- [MATERIAL PROVIDED]
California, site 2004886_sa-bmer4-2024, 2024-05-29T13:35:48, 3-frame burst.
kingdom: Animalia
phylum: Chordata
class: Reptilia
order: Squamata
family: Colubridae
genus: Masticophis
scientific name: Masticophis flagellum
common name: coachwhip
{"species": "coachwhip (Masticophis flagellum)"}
* * *
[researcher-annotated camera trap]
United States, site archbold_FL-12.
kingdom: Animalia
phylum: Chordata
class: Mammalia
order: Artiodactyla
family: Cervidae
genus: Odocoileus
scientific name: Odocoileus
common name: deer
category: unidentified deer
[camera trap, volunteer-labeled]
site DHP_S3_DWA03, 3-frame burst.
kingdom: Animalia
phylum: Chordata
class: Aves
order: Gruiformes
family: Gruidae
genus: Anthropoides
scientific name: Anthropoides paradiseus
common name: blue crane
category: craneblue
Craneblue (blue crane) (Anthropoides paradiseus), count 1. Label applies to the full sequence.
* * *
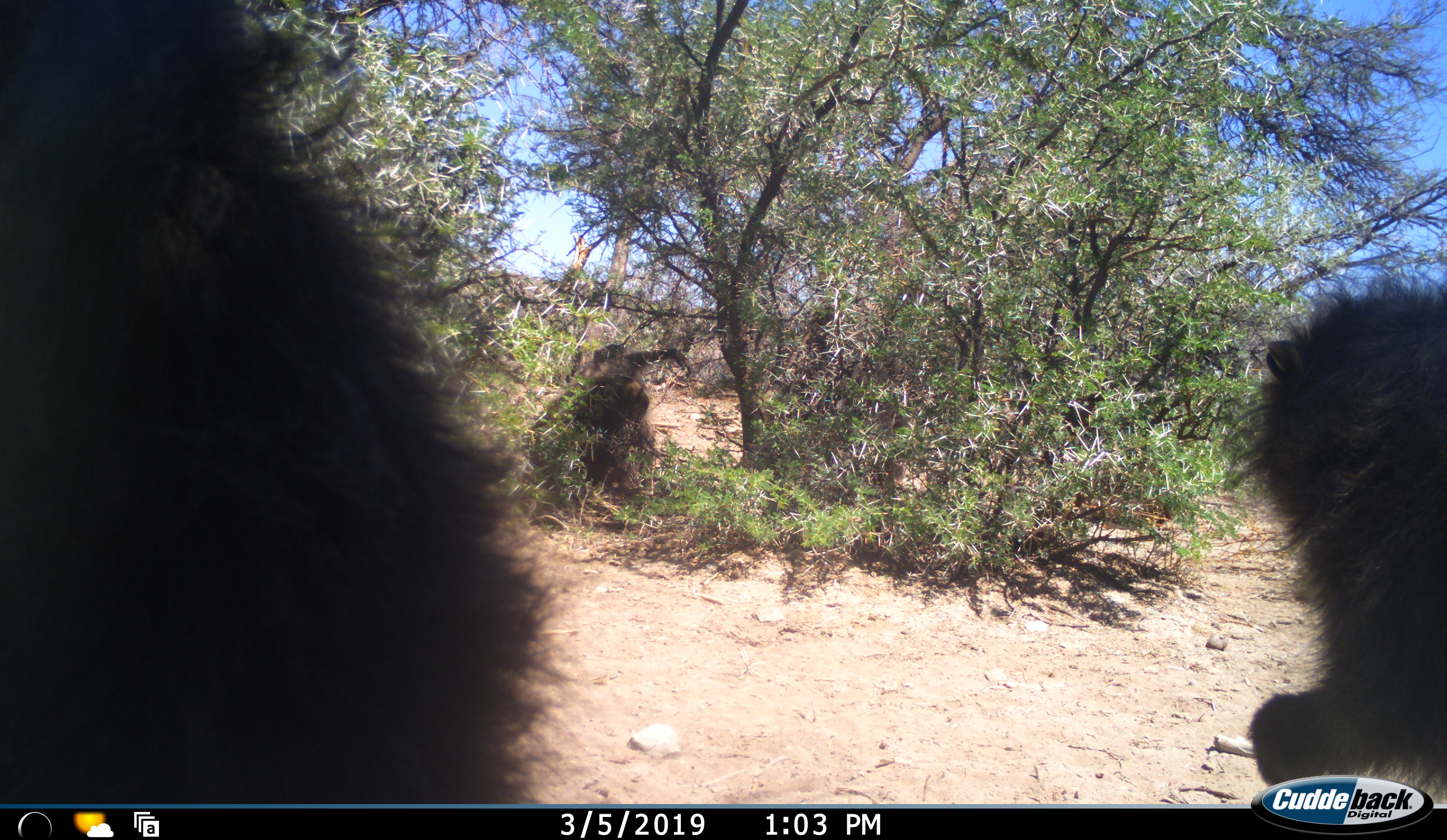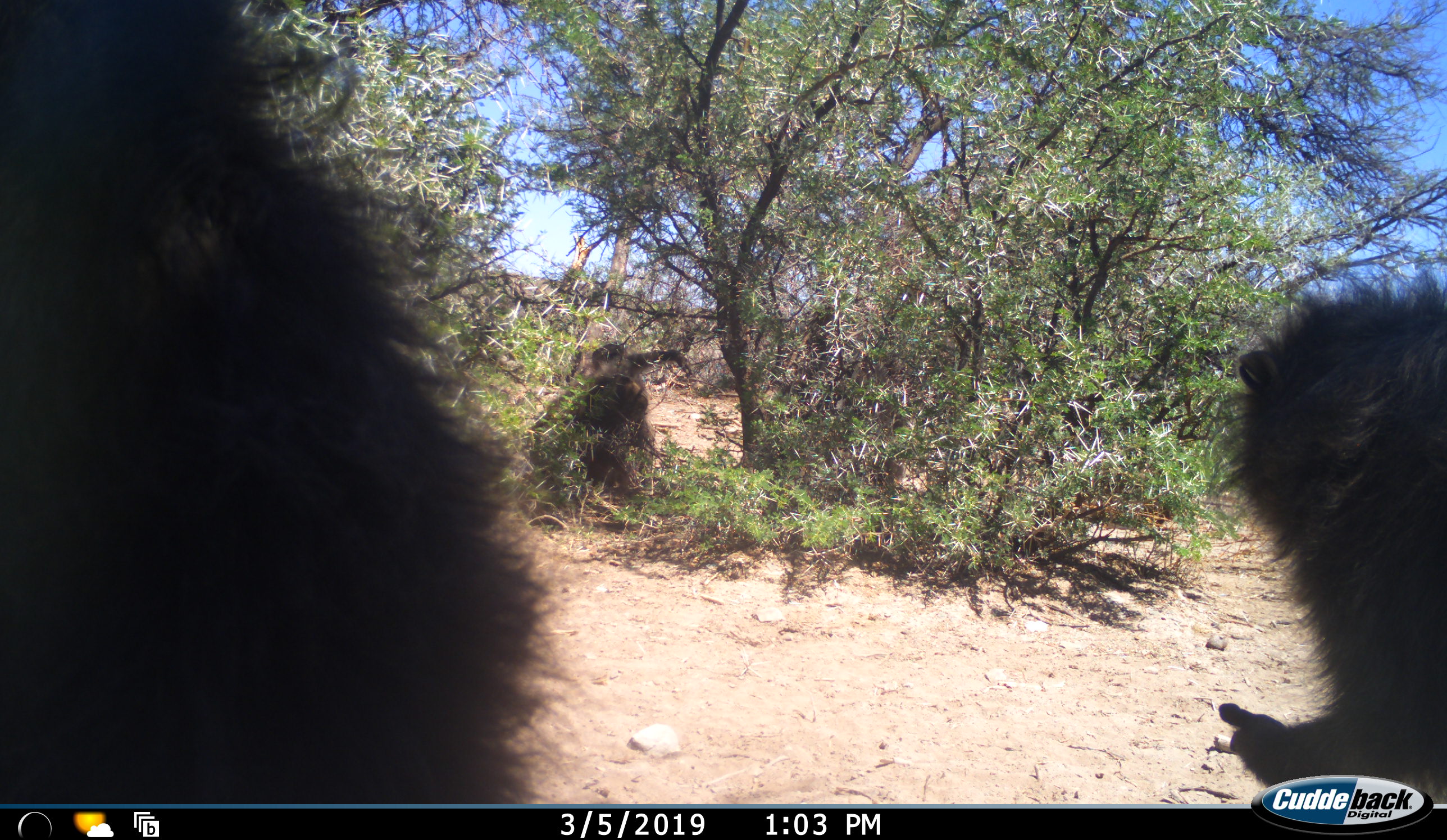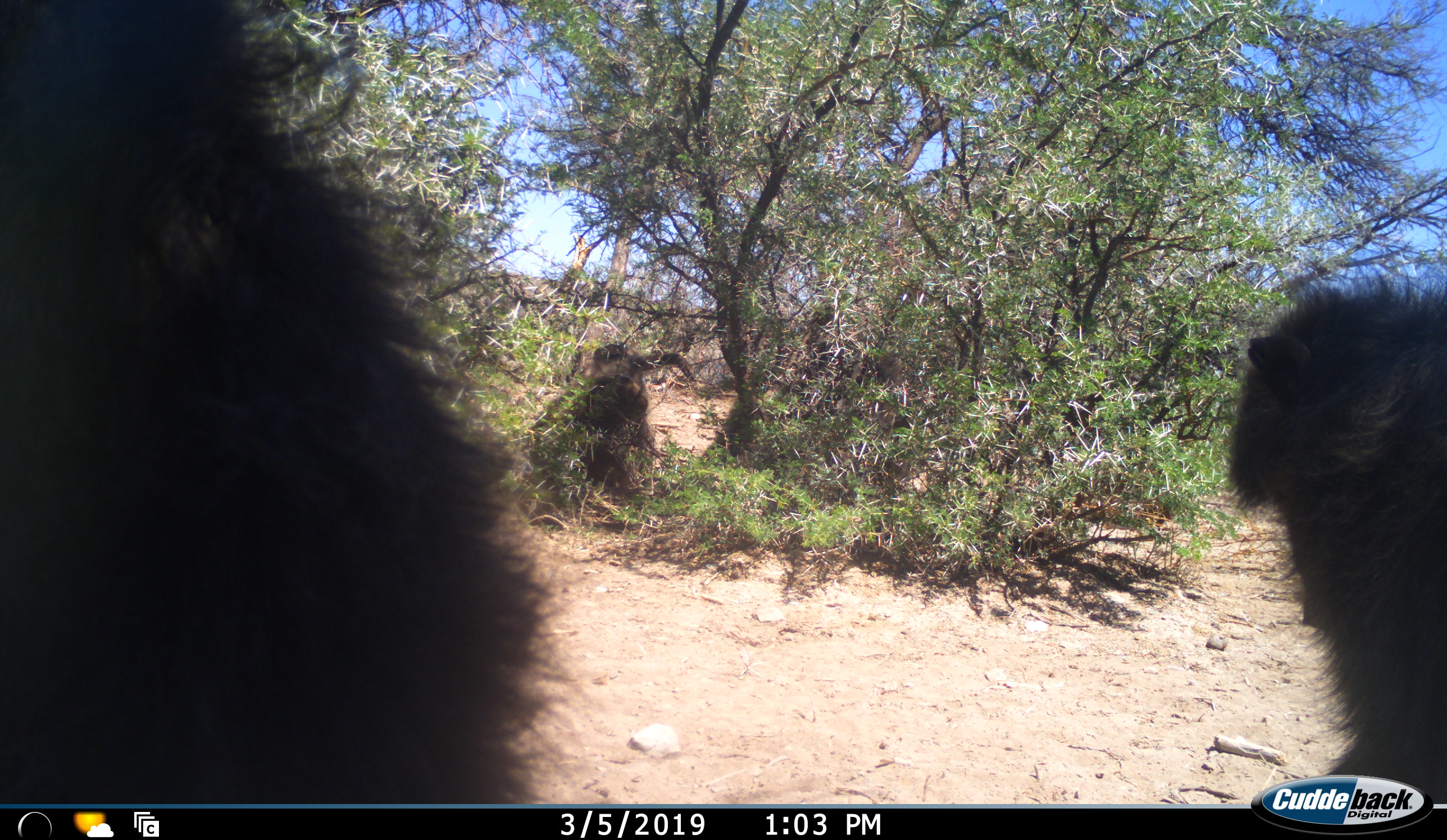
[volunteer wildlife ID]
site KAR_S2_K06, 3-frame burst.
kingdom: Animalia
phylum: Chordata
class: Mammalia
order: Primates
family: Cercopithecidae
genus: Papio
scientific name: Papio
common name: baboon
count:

- [PROBLEM]
Consider the entries above and return each line with the string "name".

- [TASK RESULT]
scientific name: Masticophis flagellum
common name: coachwhip
scientific name: Odocoileus
common name: deer
scientific name: Anthropoides paradiseus
common name: blue crane
scientific name: Papio
common name: baboon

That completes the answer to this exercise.